SHORT EXERCISE –
Revise the part of the data that opens with the line containing "What is the space" and closes with the line containing "What is the length", changing "open umbrella" to "beach umbrella" and leaving all else unchanged. Return only that part, with the pictures omitted.

EXERCISE INPUTS –

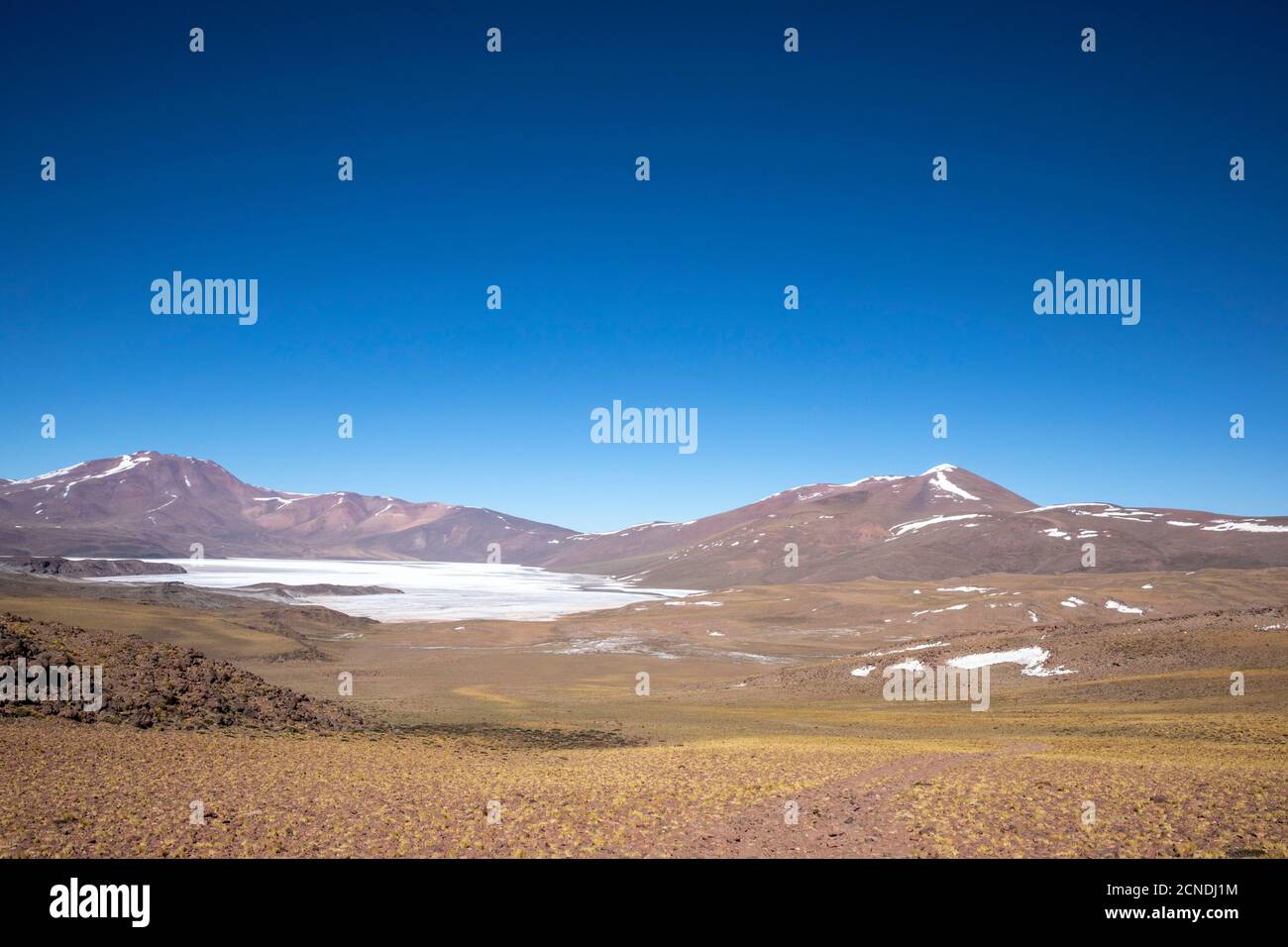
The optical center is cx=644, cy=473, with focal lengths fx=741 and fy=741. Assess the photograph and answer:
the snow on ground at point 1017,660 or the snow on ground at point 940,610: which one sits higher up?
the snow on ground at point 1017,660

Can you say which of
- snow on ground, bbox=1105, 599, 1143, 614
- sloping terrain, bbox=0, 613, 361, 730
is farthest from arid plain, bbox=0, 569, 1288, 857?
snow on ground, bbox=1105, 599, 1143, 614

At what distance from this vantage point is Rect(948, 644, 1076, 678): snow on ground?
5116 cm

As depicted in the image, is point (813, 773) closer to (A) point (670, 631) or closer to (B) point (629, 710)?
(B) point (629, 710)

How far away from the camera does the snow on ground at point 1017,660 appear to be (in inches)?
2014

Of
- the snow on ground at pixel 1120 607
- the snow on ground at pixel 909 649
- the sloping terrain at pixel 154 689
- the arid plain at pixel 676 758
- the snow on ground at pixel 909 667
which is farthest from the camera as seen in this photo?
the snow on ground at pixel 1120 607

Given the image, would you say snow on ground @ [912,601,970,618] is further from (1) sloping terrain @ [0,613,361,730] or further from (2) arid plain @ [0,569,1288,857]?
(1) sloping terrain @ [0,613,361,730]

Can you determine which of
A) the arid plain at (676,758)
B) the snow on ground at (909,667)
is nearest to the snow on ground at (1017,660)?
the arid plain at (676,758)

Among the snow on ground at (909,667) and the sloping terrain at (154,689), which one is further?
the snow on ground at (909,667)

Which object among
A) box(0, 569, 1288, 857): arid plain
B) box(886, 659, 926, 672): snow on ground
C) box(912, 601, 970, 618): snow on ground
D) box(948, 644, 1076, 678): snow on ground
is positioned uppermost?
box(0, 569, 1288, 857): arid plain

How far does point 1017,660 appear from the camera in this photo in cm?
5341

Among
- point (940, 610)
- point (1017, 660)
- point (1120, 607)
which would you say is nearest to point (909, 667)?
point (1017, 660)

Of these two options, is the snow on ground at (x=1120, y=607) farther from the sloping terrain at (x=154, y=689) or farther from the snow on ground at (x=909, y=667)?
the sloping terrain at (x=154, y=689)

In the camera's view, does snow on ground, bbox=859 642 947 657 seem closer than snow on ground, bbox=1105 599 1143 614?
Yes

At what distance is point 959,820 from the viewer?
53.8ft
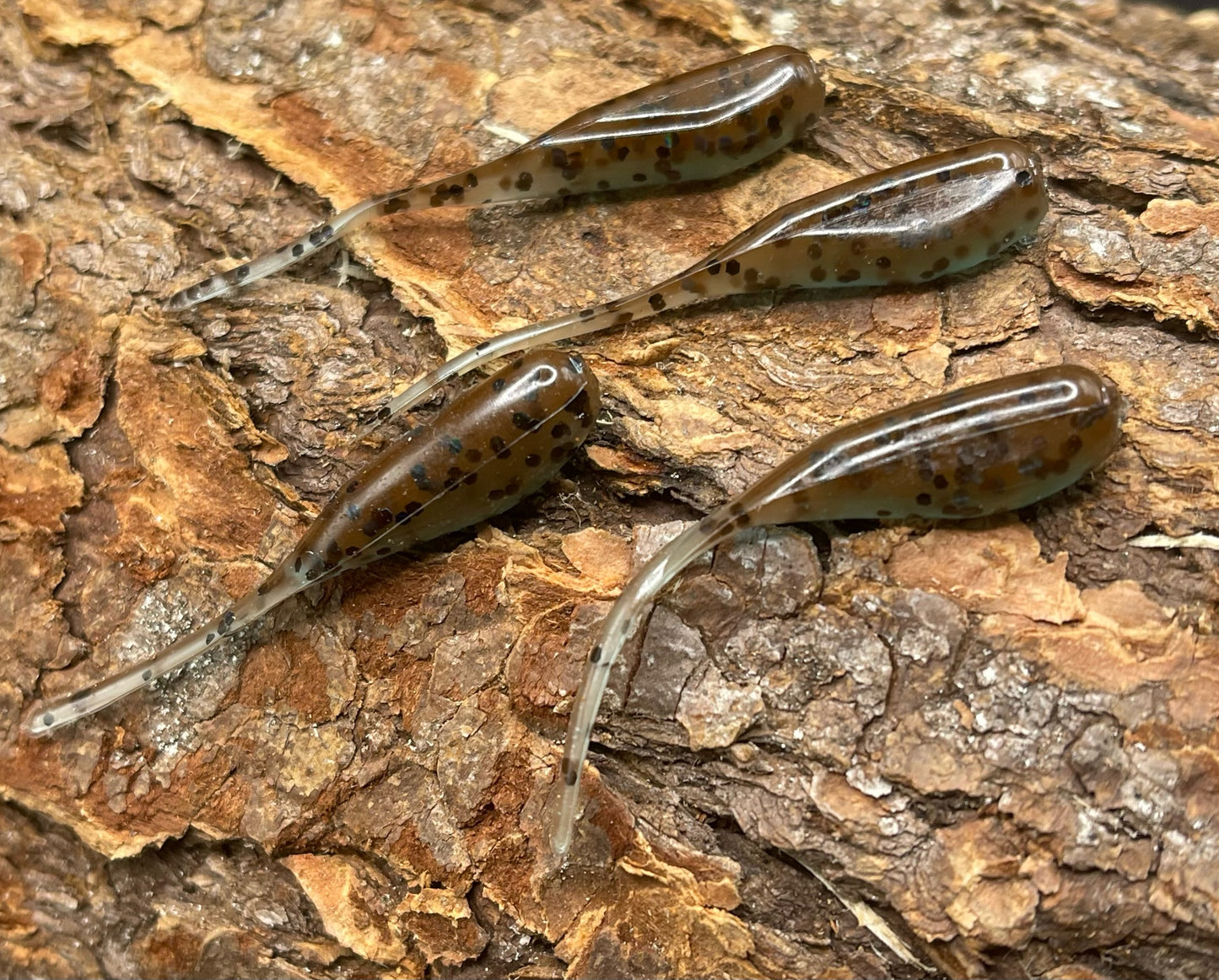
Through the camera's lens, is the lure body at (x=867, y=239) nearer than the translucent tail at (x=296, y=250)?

---

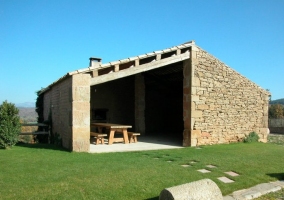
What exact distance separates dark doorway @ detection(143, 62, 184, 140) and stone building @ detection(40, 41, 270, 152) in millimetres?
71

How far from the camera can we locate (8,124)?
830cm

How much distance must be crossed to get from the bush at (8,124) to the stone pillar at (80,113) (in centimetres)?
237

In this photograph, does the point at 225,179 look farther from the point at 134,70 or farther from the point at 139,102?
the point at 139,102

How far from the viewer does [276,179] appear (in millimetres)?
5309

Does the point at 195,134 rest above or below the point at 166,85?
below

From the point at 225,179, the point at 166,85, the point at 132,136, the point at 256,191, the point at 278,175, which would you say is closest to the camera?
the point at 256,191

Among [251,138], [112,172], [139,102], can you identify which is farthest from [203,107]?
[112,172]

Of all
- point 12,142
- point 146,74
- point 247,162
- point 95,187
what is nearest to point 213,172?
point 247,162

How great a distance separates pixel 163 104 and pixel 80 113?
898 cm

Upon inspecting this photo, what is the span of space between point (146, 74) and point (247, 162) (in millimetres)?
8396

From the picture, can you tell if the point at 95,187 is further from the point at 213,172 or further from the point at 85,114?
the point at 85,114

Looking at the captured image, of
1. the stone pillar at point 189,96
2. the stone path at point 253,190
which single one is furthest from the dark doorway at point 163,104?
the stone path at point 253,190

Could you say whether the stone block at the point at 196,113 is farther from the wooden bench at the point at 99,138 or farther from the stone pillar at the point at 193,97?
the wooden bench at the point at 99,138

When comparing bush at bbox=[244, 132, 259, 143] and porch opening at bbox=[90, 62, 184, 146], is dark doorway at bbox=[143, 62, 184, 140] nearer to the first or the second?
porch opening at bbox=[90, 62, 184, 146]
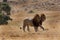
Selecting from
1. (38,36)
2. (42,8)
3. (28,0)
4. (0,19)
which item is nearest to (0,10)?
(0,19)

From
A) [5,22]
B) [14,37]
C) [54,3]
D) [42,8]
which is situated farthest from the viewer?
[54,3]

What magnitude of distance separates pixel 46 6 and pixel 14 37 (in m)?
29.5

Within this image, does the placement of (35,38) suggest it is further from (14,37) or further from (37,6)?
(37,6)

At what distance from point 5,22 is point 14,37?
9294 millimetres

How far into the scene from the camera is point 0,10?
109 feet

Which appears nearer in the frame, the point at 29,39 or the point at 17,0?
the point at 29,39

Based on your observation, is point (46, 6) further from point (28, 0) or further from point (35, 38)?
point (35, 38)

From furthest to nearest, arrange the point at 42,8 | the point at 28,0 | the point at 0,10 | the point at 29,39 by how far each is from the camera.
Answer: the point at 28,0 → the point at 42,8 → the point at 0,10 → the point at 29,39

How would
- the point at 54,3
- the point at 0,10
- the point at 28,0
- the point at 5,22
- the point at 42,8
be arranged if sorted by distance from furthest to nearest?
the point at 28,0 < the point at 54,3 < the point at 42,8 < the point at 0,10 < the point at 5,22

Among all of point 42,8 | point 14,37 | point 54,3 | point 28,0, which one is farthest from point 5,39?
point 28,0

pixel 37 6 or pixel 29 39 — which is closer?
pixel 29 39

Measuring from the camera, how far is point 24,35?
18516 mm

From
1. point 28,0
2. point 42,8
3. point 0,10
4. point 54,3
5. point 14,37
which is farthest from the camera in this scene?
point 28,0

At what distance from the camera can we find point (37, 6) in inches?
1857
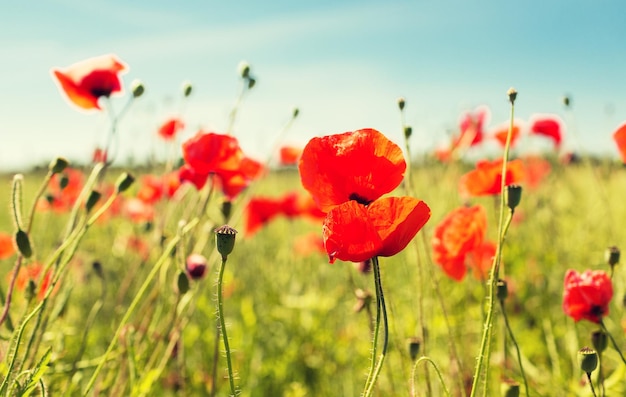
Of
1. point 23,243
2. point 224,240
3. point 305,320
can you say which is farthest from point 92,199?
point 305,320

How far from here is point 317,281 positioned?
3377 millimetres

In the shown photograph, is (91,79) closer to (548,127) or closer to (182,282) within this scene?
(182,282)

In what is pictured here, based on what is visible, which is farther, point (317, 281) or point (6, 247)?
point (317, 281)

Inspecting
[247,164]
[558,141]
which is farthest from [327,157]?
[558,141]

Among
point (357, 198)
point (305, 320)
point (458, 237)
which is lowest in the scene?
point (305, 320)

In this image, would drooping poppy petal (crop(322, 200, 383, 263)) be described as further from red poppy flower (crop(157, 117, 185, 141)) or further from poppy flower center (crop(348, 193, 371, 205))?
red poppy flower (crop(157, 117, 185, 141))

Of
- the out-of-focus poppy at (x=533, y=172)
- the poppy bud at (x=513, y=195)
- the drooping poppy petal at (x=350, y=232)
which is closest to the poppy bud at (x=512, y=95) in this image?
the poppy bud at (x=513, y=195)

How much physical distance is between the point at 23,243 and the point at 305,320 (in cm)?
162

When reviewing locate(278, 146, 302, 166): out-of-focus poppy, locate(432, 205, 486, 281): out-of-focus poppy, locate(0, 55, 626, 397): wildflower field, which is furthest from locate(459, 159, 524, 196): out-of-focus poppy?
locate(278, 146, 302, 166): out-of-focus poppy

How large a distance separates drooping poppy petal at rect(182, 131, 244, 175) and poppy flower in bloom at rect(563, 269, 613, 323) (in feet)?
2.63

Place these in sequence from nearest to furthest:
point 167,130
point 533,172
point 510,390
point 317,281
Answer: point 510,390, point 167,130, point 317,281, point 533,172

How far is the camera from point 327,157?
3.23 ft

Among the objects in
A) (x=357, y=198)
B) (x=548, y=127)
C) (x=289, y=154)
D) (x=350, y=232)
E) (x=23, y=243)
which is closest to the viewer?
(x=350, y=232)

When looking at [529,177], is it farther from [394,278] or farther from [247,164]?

* * *

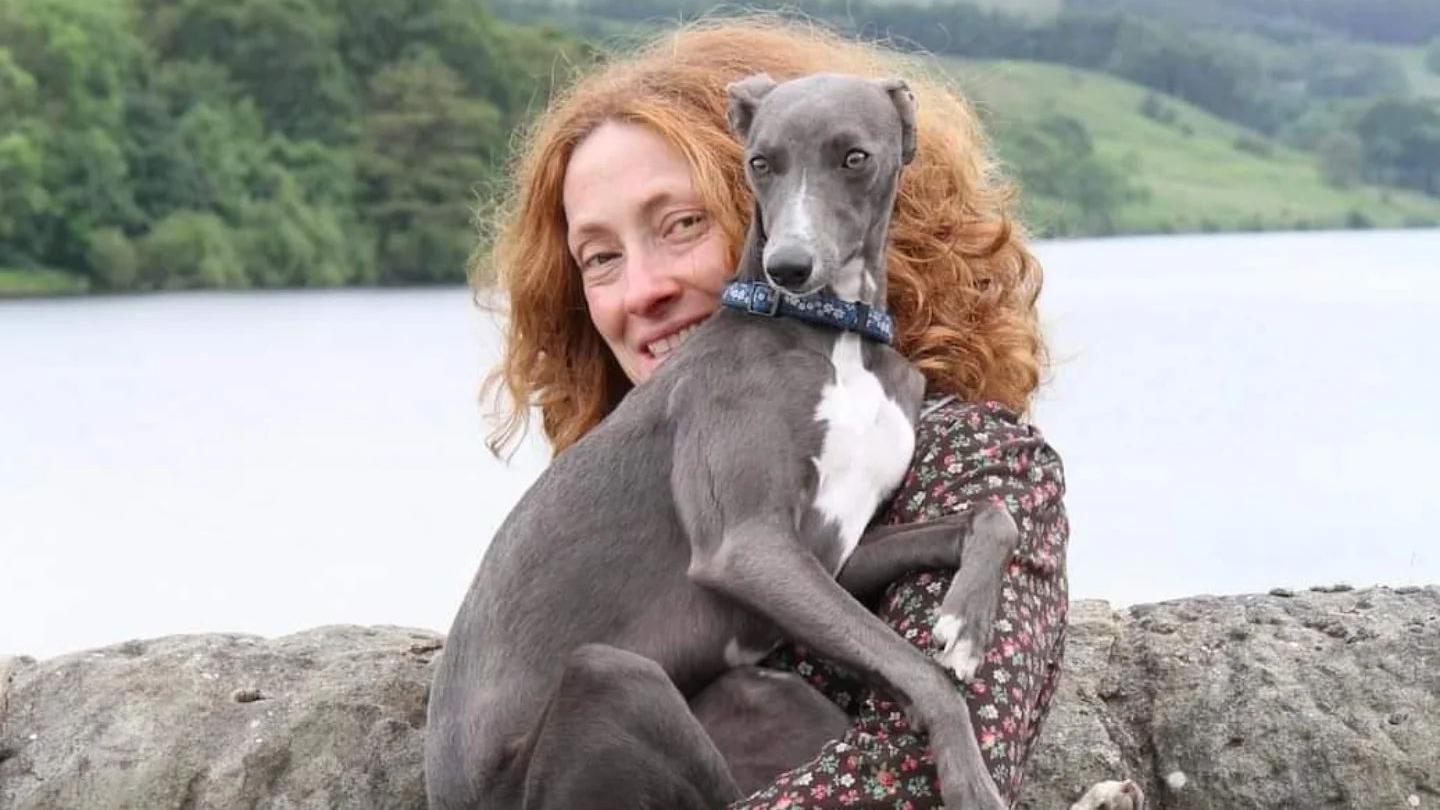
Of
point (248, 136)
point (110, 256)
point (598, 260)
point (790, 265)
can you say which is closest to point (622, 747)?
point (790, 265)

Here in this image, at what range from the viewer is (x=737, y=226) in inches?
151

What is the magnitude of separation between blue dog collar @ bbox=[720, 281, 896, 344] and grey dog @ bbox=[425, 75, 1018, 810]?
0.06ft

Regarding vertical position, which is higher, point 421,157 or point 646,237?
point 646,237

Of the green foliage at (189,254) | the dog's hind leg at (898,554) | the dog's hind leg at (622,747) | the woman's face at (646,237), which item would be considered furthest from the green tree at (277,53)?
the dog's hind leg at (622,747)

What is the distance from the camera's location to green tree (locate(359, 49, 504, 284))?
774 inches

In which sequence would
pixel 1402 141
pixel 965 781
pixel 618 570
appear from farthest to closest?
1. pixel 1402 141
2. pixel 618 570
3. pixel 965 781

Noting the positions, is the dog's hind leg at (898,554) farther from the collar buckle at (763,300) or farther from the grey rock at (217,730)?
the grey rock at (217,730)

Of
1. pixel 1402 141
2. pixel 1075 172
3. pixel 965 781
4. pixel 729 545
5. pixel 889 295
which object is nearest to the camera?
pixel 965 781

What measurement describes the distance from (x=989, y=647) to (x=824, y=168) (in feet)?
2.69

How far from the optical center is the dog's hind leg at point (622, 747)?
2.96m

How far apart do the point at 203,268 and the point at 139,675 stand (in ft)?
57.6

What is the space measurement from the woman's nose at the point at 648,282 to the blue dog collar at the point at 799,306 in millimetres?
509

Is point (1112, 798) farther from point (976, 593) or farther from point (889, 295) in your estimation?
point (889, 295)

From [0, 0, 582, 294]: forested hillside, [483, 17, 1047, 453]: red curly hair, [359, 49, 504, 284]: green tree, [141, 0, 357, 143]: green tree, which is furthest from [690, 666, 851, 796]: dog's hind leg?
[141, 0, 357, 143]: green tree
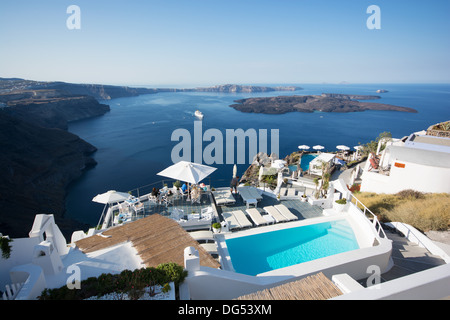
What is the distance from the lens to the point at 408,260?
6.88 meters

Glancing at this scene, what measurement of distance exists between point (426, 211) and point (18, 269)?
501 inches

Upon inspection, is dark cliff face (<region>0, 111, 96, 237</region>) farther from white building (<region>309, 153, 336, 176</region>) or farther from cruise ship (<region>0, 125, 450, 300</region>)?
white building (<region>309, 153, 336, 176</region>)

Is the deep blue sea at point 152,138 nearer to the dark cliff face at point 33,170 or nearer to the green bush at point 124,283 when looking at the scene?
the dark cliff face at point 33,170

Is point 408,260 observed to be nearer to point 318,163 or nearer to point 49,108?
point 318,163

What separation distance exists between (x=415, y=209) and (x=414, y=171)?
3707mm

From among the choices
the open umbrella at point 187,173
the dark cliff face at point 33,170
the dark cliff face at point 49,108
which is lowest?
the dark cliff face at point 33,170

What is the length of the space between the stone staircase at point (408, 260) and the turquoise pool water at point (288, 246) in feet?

CORRECT RESULT –
What is the space measurement from the woman's nose at the point at 648,282 to the blue dog collar at the point at 799,306 in millimetres?
509

Is point (1112, 798) farther from point (976, 593) or farther from point (889, 295) in your estimation?
point (889, 295)

From [0, 0, 582, 294]: forested hillside, [483, 17, 1047, 453]: red curly hair, [359, 49, 504, 284]: green tree, [141, 0, 357, 143]: green tree, which is furthest from [690, 666, 851, 796]: dog's hind leg?
[141, 0, 357, 143]: green tree
What is the distance from the lens to the point at 408,260?
6.88 meters

Glancing at this scene, what measurement of distance exists between point (426, 211) and point (18, 269)?
501 inches

Upon inspection, is dark cliff face (<region>0, 111, 96, 237</region>) farther from white building (<region>309, 153, 336, 176</region>) or farther from cruise ship (<region>0, 125, 450, 300</region>)?
white building (<region>309, 153, 336, 176</region>)

Is the deep blue sea at point 152,138 nearer to the dark cliff face at point 33,170 or nearer to the green bush at point 124,283 when looking at the scene?
the dark cliff face at point 33,170

Is point 408,260 observed to be nearer to point 318,163 or nearer to point 49,108?
point 318,163

What separation distance exists between (x=415, y=209) and (x=414, y=171)?
3707mm

From among the choices
the beach umbrella at point 187,173
the dark cliff face at point 33,170
the dark cliff face at point 49,108
which is lowest?
the dark cliff face at point 33,170

What is the length of the space between the stone staircase at point (408, 260) and the turquoise pool water at point (288, 246) in feet?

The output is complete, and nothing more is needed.